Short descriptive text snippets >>
○ ○ ○ ○ ○ ○ ○

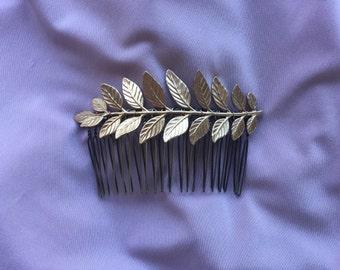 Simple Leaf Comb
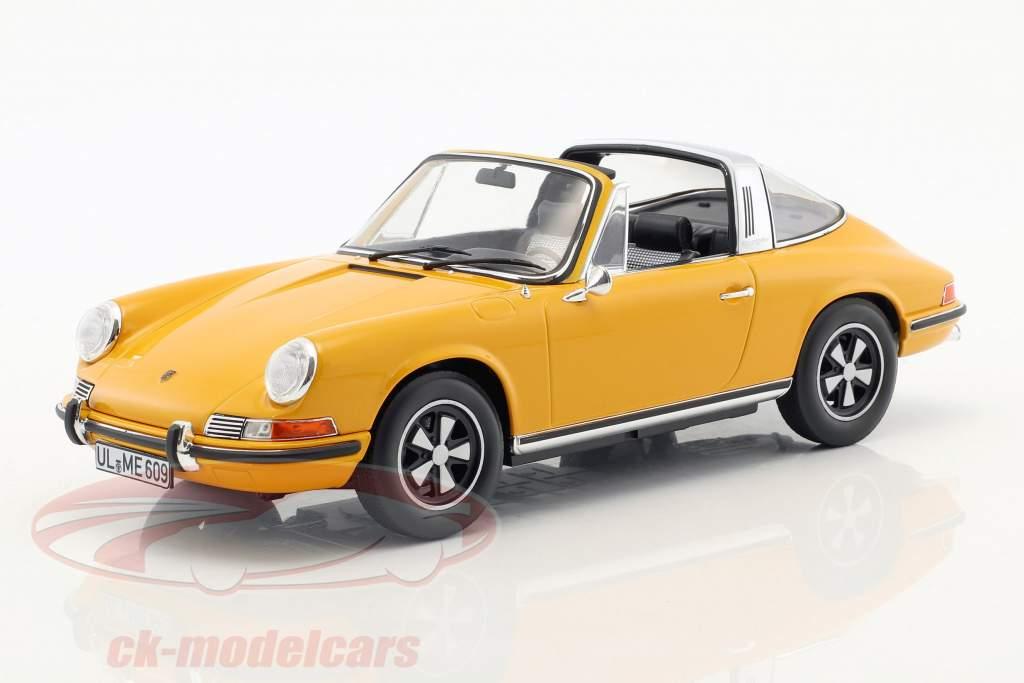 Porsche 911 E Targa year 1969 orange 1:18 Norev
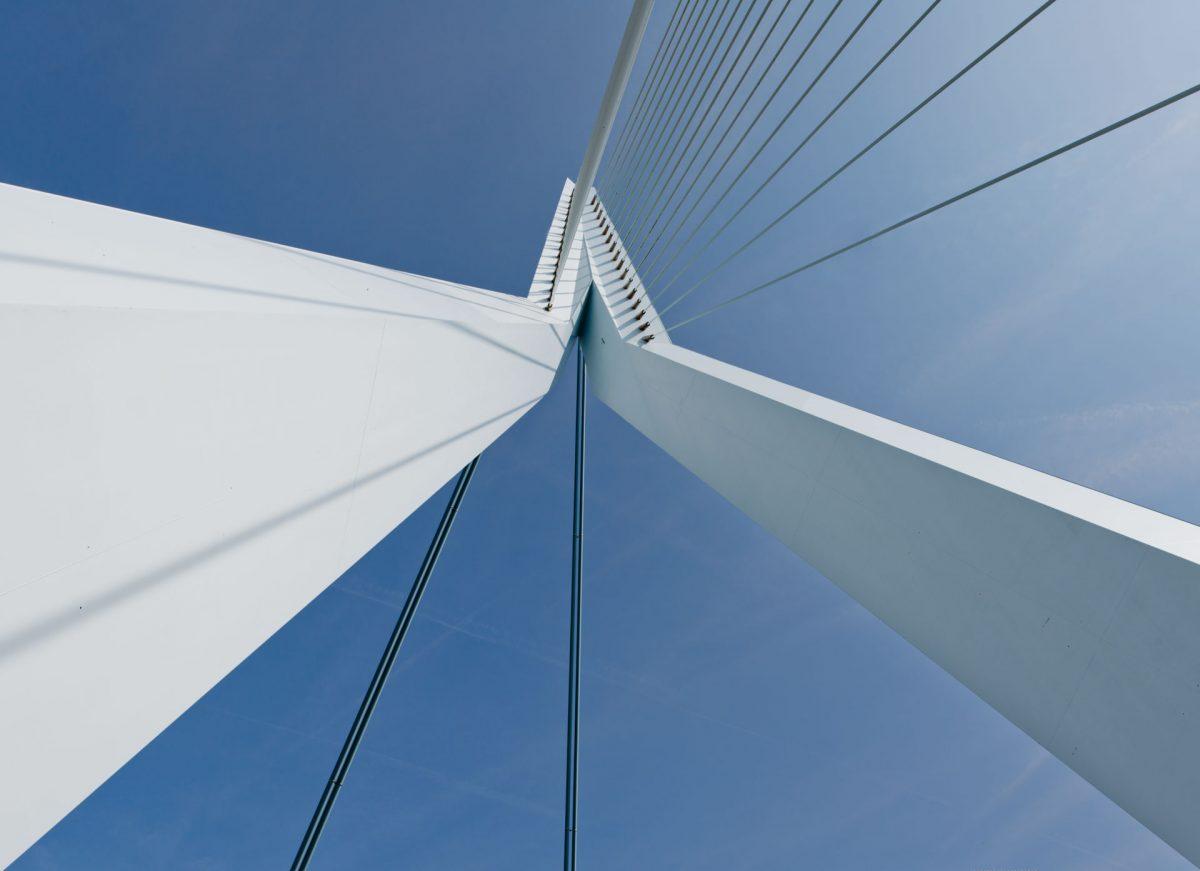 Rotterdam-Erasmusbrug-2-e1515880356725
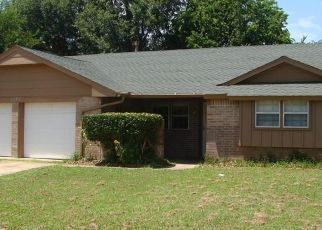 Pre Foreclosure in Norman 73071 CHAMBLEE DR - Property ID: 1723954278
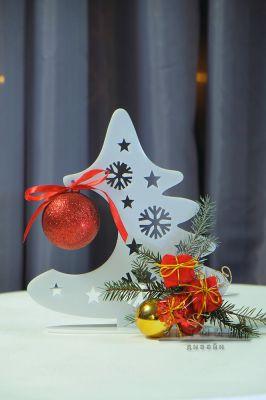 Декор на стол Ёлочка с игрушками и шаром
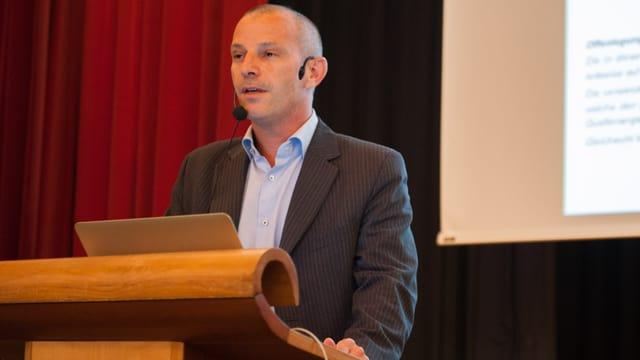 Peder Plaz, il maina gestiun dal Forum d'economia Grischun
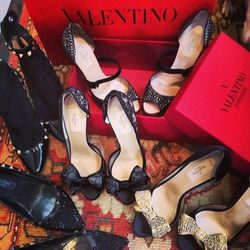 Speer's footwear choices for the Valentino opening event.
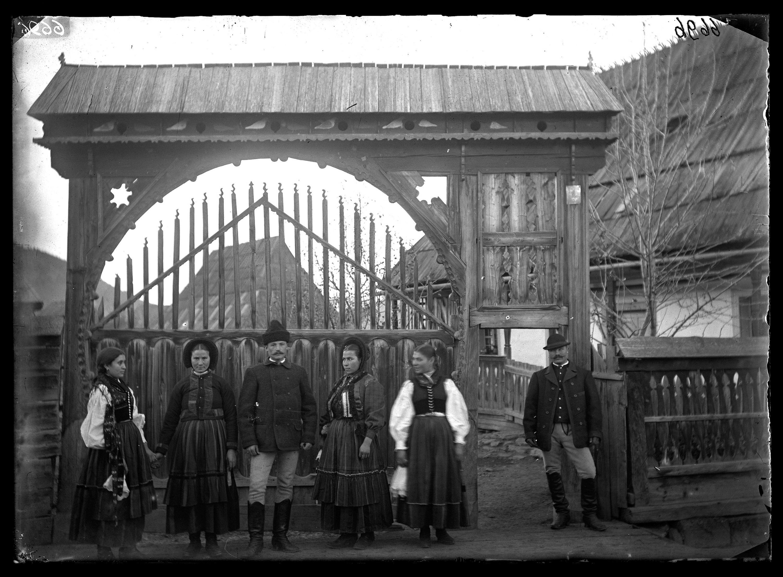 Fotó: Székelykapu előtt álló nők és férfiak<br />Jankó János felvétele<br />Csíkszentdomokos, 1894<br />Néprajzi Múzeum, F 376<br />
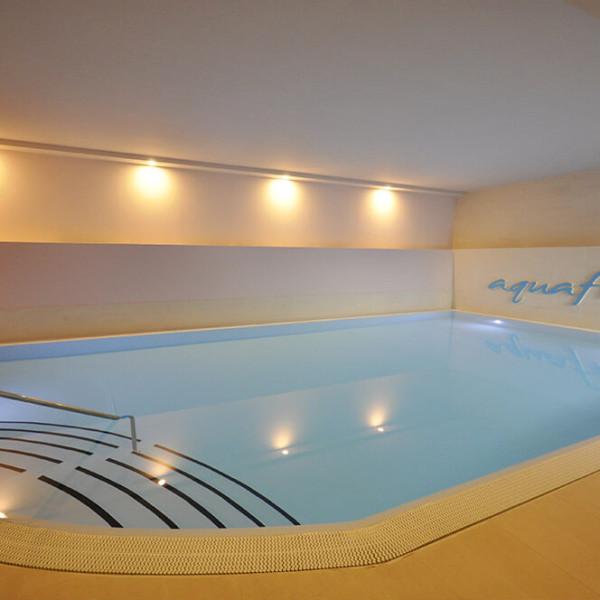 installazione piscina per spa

○ ○ ○ ○ ○ ○ ○

TO DO >> Extract, word for word, every line from the one holding "Peder Plaz, il" through the closing line of the data above. Do not include any pictures.

ANSWER BELOW >>
 Peder Plaz, il maina gestiun dal Forum d'economia Grischun
 Speer's footwear choices for the Valentino opening event.
 Fotó: Székelykapu előtt álló nők és férfiak<br />Jankó János felvétele<br />Csíkszentdomokos, 1894<br />Néprajzi Múzeum, F 376<br />
 installazione piscina per spa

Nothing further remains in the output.